Top of INFORMATION SUPPLIED

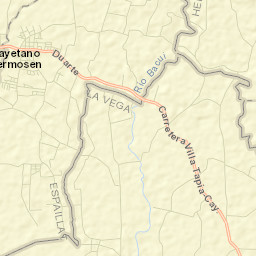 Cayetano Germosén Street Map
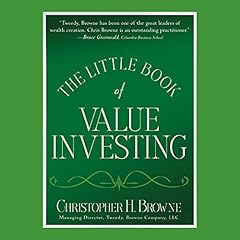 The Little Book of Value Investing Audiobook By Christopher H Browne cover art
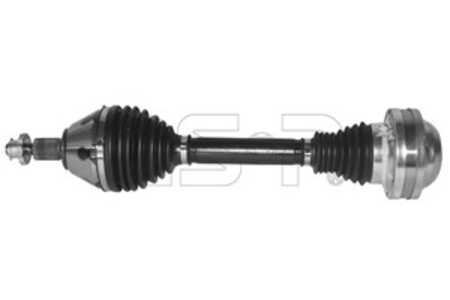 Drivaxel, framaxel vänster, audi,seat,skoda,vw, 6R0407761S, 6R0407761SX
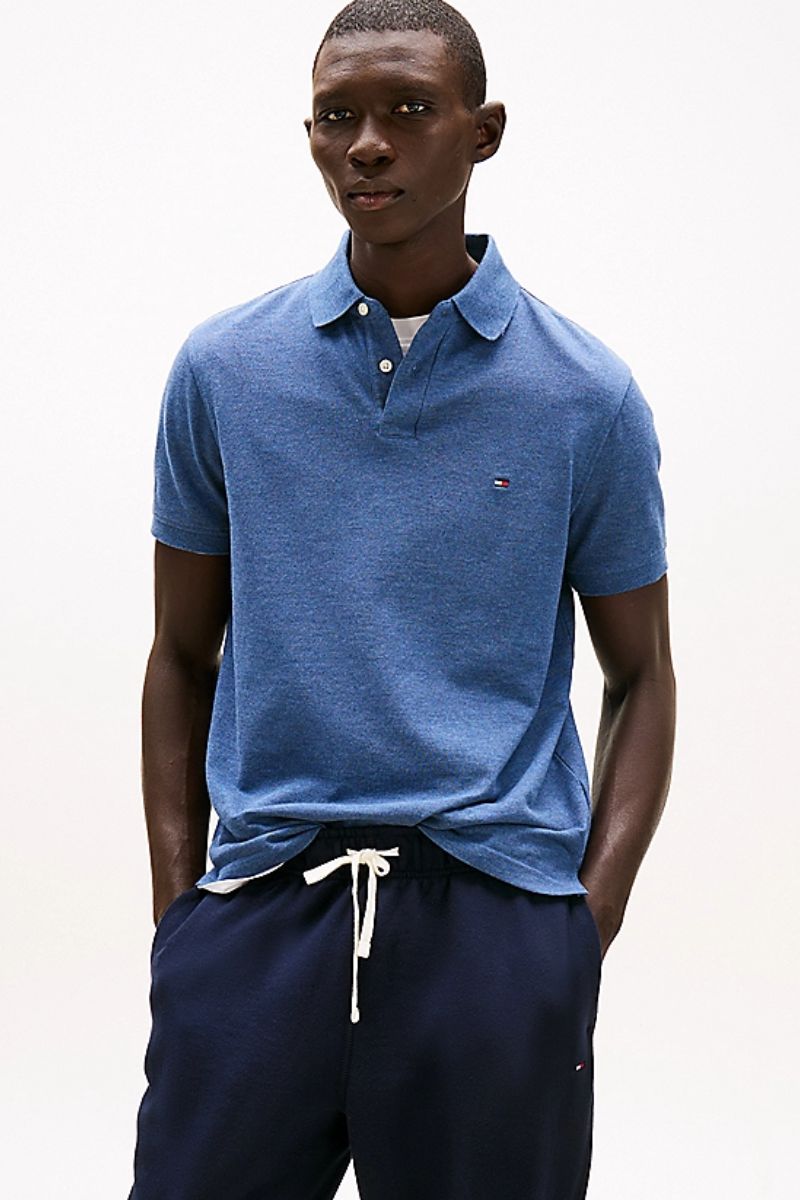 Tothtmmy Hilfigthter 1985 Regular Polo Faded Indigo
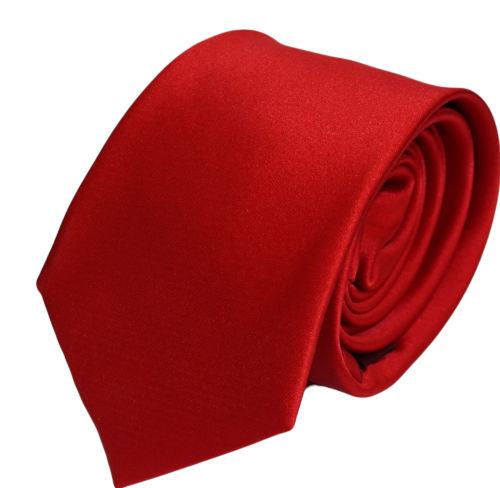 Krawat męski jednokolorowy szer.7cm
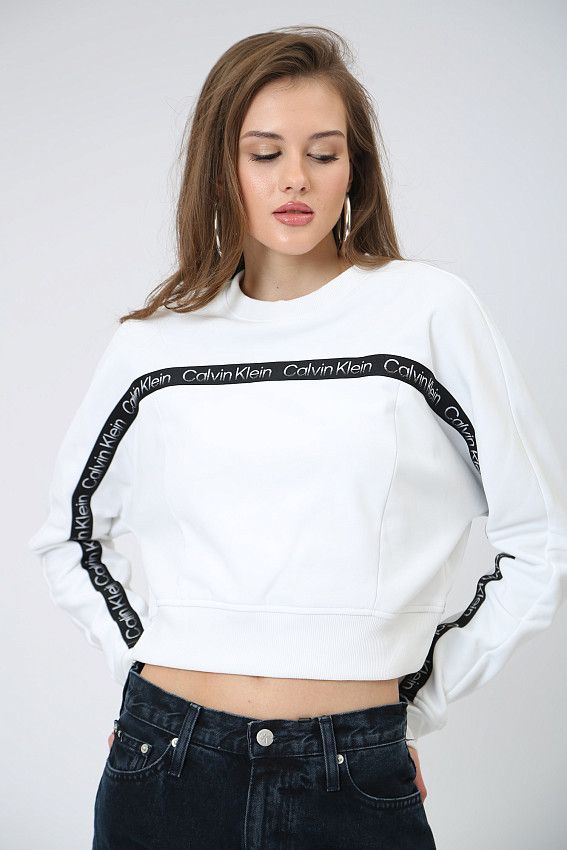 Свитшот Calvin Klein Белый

Bottom of INFORMATION SUPPLIED
Top of INFORMATION SUPPLIED

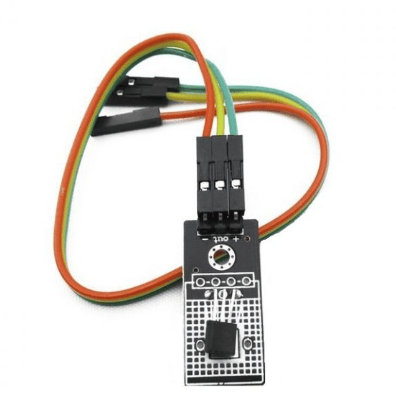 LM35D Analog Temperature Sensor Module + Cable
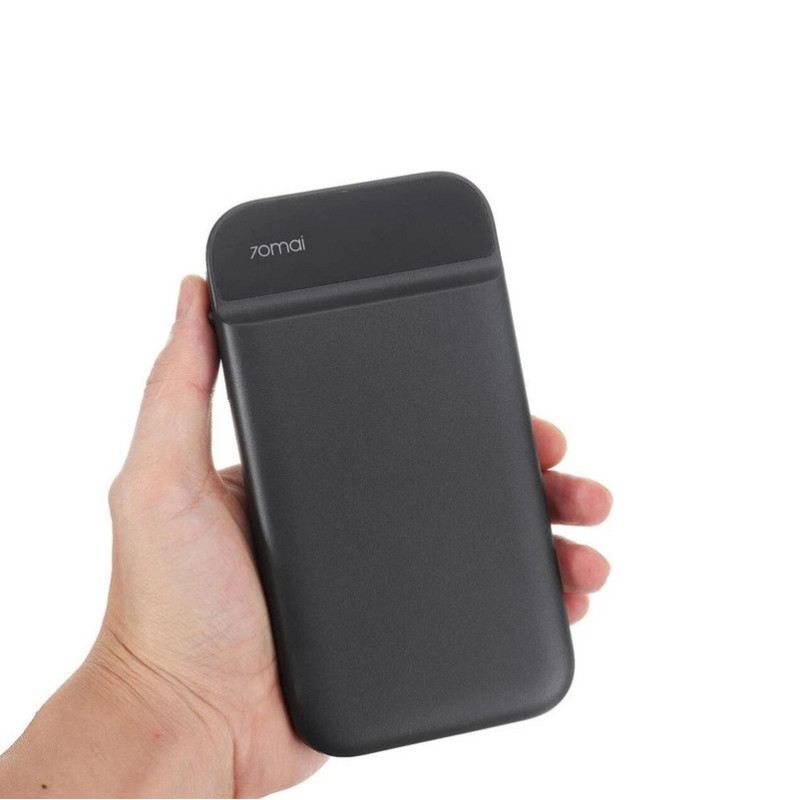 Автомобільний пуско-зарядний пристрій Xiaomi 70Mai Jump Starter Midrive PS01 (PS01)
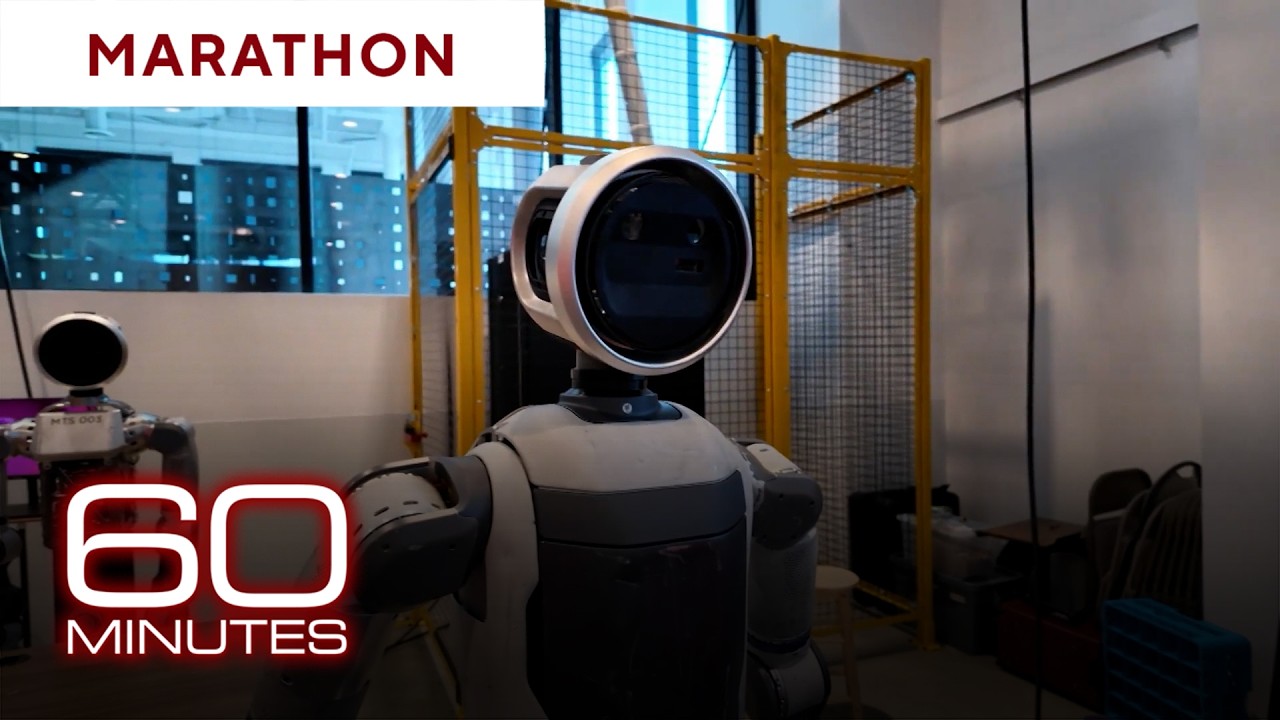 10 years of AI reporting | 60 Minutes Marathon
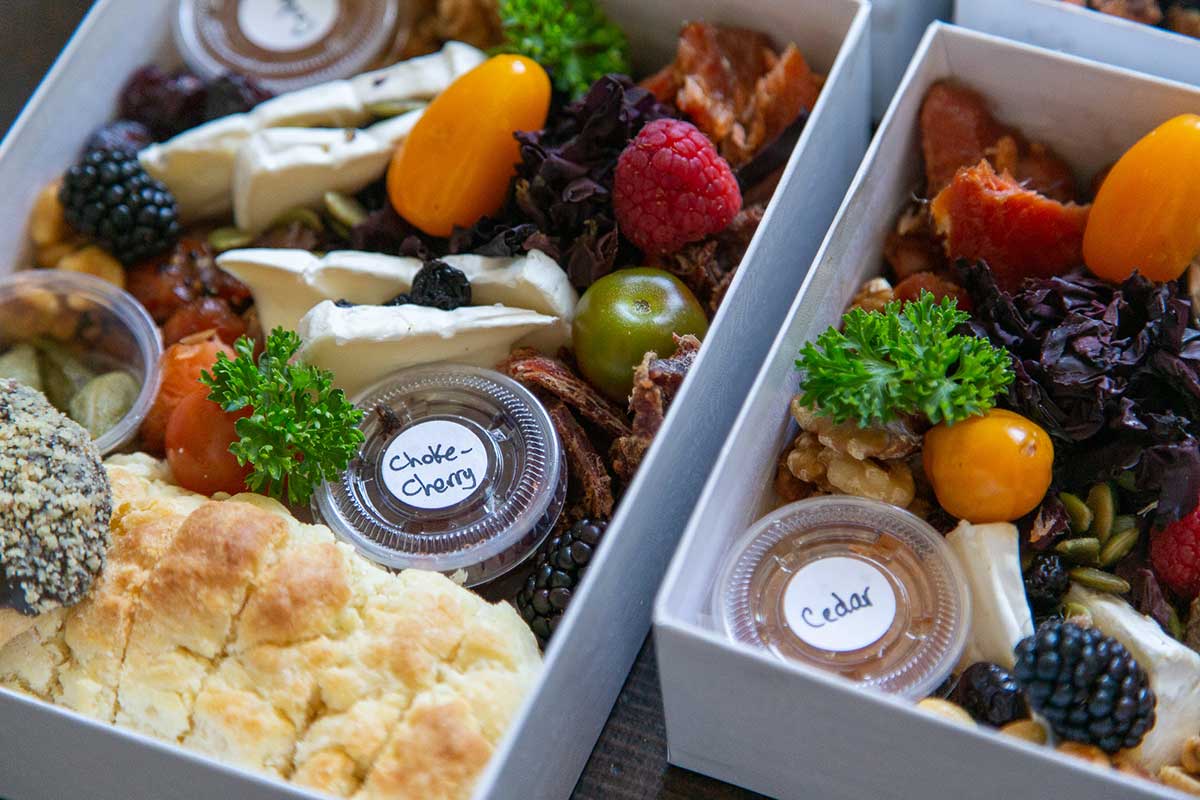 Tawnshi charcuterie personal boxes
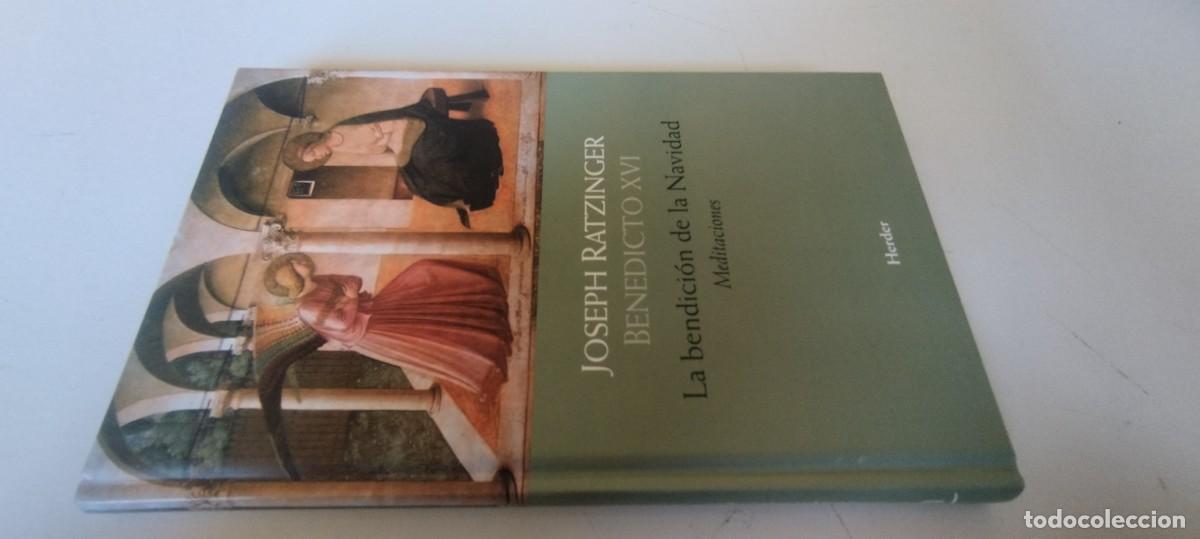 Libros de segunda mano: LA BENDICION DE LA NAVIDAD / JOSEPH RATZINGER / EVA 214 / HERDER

Bottom of INFORMATION SUPPLIED

**DESCRIPTION OF THE TASK**
Leave out the images and write out the lines above exactly, from the one with "audi,seat,skoda,vw, 6R0407761S, 6R0407761SX" up to and including the one with "Свитшот Calvin Klein Белый".

**PROBLEM SOLUTION**
 Drivaxel, framaxel vänster, audi,seat,skoda,vw, 6R0407761S, 6R0407761SX
 Tothtmmy Hilfigthter 1985 Regular Polo Faded Indigo
 Krawat męski jednokolorowy szer.7cm
 Свитшот Calvin Klein Белый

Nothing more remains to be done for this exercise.